Job:
Set down, word for word, the lines of the material starting with the line containing "What is the approximate distance separating" and going on through the line containing "0.08 metres", both included.

Dataset records:
■ ■ ■

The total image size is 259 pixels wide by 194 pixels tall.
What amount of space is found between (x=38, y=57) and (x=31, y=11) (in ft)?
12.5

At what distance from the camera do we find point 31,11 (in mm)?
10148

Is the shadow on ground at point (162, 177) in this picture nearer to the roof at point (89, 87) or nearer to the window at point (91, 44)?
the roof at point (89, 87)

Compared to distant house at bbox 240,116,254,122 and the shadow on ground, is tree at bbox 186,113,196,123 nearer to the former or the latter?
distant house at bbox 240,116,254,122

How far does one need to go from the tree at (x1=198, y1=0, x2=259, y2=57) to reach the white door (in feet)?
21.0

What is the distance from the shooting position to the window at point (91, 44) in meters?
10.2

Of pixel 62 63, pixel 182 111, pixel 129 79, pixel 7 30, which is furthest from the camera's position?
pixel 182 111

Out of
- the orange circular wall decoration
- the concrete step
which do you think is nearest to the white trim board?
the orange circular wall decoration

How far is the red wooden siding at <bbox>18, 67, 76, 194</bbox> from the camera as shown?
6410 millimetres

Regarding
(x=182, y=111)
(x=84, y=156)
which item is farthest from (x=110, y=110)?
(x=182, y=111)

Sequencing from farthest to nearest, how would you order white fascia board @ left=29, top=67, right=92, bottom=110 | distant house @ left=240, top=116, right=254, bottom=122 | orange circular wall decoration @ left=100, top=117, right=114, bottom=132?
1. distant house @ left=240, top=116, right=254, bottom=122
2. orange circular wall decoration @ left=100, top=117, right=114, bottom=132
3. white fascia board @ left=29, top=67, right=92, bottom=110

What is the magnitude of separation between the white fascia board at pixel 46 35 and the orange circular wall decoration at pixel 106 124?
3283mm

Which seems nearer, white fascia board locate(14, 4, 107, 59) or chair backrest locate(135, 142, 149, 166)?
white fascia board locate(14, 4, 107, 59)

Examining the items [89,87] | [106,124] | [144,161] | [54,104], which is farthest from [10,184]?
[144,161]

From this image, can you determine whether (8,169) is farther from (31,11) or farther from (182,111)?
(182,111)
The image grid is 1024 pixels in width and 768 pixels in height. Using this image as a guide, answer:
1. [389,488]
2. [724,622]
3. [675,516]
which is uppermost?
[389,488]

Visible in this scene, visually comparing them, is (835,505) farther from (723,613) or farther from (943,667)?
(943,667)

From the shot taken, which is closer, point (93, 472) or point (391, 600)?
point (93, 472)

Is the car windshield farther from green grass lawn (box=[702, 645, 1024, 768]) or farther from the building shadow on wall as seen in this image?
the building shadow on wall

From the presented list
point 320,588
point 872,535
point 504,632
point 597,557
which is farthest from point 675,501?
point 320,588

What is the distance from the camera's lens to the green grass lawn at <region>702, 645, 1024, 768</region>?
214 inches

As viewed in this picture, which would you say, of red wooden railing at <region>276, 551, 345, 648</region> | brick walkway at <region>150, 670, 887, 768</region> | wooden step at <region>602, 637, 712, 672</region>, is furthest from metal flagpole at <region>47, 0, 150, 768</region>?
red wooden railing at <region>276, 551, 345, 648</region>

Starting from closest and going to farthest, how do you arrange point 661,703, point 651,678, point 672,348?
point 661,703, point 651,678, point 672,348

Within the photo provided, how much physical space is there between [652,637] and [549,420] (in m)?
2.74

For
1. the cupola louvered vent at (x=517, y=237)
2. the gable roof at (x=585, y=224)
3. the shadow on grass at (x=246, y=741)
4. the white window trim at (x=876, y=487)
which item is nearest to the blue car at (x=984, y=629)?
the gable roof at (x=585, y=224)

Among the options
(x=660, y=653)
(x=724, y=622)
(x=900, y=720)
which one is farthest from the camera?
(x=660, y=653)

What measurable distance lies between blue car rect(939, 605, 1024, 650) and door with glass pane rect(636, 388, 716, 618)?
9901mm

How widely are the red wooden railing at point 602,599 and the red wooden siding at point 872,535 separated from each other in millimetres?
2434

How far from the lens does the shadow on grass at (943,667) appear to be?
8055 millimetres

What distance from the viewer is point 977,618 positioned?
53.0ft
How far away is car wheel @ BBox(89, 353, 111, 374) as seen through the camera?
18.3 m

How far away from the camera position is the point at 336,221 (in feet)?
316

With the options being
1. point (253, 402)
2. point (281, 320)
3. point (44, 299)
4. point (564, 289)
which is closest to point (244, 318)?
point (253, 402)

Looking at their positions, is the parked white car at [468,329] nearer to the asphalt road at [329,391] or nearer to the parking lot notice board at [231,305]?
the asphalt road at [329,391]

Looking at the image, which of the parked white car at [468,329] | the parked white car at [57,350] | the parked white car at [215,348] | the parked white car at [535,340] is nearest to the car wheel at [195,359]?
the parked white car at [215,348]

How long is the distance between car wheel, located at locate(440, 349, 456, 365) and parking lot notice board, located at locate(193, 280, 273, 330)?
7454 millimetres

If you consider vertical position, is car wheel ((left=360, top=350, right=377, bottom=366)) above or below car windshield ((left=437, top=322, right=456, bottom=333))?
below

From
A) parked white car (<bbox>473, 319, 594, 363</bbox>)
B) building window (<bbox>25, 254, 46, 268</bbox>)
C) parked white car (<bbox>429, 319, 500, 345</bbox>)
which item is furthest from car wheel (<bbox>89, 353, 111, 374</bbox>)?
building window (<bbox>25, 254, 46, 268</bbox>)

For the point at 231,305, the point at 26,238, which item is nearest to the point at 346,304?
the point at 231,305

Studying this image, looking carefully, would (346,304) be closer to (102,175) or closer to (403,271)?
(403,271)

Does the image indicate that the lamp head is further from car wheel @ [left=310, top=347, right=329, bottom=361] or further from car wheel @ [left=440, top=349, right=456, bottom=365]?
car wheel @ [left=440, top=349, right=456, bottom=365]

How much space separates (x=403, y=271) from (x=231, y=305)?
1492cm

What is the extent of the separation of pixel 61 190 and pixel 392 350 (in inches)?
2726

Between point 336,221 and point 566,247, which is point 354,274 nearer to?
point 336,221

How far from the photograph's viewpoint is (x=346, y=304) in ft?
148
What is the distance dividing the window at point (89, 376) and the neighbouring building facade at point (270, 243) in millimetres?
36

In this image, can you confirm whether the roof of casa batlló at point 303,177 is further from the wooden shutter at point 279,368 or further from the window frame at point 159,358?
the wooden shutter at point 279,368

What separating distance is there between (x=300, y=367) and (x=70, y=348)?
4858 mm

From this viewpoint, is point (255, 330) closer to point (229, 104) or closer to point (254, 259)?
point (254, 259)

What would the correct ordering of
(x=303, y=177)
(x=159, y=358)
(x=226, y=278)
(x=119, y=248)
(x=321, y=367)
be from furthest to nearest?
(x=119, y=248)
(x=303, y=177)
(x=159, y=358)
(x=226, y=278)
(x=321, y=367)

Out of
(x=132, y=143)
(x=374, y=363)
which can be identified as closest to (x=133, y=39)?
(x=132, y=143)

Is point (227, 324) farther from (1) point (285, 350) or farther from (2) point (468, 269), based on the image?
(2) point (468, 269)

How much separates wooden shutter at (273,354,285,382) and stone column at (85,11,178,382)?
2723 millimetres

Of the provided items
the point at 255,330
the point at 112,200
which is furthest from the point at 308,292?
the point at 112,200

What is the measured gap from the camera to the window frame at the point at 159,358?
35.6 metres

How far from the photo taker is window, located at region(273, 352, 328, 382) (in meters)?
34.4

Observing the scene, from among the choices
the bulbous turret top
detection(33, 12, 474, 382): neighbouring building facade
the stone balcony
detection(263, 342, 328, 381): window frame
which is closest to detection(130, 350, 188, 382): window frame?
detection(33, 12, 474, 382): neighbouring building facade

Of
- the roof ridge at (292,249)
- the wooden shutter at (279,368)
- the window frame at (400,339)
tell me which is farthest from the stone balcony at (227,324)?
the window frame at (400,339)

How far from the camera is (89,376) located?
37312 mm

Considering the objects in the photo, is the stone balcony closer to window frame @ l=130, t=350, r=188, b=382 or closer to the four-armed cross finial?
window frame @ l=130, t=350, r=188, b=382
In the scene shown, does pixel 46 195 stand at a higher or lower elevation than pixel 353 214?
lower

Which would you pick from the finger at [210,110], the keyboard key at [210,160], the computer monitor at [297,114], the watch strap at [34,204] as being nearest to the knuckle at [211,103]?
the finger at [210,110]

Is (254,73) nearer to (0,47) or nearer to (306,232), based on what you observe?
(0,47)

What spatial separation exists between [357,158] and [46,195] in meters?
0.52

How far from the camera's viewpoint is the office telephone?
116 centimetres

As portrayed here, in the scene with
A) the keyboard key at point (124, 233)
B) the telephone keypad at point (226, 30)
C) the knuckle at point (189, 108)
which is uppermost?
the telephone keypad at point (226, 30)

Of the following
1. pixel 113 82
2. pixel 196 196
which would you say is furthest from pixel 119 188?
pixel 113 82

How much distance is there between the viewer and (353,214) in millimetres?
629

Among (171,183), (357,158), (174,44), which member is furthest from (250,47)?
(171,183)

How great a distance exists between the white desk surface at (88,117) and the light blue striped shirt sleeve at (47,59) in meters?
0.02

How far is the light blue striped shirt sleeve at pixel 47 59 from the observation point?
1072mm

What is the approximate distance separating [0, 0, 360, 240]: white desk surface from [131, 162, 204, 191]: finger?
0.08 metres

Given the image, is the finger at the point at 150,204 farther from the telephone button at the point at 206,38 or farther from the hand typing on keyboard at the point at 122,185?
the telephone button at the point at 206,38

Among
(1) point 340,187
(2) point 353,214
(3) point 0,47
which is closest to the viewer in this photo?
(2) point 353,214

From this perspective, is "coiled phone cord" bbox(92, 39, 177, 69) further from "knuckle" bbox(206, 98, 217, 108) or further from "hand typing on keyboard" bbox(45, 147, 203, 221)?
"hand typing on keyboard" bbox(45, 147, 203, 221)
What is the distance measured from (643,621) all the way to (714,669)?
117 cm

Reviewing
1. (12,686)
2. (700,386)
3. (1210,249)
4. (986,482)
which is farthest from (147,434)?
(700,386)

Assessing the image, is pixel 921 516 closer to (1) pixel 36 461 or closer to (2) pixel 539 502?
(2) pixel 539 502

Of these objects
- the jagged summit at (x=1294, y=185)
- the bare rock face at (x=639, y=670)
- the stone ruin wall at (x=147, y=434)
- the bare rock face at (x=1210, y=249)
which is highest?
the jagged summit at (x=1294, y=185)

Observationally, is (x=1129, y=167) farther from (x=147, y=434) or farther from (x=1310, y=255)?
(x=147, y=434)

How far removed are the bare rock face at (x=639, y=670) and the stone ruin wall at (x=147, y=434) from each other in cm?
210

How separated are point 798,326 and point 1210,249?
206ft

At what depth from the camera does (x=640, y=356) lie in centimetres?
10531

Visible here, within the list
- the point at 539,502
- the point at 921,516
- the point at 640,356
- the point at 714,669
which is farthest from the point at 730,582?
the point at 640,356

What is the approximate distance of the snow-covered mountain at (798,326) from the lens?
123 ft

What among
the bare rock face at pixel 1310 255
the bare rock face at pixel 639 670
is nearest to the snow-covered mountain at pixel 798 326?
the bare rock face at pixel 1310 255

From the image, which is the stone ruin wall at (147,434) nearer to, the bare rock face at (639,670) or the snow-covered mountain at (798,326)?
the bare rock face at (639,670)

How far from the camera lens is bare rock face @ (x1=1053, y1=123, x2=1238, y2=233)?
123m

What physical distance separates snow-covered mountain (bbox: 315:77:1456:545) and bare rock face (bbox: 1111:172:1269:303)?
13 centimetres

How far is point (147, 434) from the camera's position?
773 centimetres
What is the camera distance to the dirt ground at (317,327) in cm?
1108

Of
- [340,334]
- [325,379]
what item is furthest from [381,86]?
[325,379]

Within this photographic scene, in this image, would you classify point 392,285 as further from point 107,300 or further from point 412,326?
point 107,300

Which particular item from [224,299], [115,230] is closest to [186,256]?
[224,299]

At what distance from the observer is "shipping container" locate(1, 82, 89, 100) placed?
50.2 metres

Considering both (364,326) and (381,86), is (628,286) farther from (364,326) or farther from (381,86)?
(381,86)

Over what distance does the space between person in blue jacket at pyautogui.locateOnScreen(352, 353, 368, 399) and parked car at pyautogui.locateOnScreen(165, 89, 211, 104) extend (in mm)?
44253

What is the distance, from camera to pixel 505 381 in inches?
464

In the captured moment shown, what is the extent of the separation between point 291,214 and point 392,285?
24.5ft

■ ■ ■

Output of the task:
What is the approximate distance separating [0, 0, 360, 240]: white desk surface from [131, 162, 204, 191]: finger?
0.08 metres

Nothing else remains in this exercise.